(Scene question items)
%%
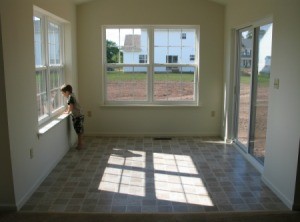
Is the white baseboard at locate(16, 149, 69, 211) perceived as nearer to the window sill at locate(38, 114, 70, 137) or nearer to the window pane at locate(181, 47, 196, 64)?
the window sill at locate(38, 114, 70, 137)

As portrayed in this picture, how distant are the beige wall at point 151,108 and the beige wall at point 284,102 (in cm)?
196

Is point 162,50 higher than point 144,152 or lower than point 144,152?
higher

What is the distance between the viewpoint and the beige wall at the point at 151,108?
20.1 ft

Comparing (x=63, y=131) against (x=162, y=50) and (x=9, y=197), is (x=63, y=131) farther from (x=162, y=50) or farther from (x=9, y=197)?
(x=162, y=50)

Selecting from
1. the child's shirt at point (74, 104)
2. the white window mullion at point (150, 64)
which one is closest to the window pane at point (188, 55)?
the white window mullion at point (150, 64)

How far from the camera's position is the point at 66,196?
3748 mm

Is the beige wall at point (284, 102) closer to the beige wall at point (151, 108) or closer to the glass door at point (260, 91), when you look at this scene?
the glass door at point (260, 91)

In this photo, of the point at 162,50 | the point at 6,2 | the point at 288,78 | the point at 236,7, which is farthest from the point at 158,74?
the point at 6,2

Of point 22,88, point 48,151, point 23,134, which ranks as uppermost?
point 22,88

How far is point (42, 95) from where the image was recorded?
4.59m

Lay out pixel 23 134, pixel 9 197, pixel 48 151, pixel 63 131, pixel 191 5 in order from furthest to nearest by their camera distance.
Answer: pixel 191 5 < pixel 63 131 < pixel 48 151 < pixel 23 134 < pixel 9 197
%%
• _Do this_
Could you rewrite the part of the items above as a JSON list of strings, one string per line with blank lines omitted, starting at the line containing "Selecting from" and running through the last line of the items?

• _Written answer_
[
  "Selecting from",
  "1. the child's shirt at point (74, 104)",
  "2. the white window mullion at point (150, 64)",
  "which one is closest to the window pane at point (188, 55)?",
  "the white window mullion at point (150, 64)",
  "How far from the camera's position is the point at 66,196?",
  "3748 mm",
  "Is the beige wall at point (284, 102) closer to the beige wall at point (151, 108) or closer to the glass door at point (260, 91), when you look at this scene?",
  "the glass door at point (260, 91)",
  "In this photo, of the point at 162,50 | the point at 6,2 | the point at 288,78 | the point at 236,7, which is farthest from the point at 158,74?",
  "the point at 6,2",
  "Of point 22,88, point 48,151, point 23,134, which ranks as uppermost?",
  "point 22,88",
  "How far is point (42, 95) from where the image was recorded?",
  "4.59m",
  "Lay out pixel 23 134, pixel 9 197, pixel 48 151, pixel 63 131, pixel 191 5 in order from furthest to nearest by their camera distance.",
  "Answer: pixel 191 5 < pixel 63 131 < pixel 48 151 < pixel 23 134 < pixel 9 197"
]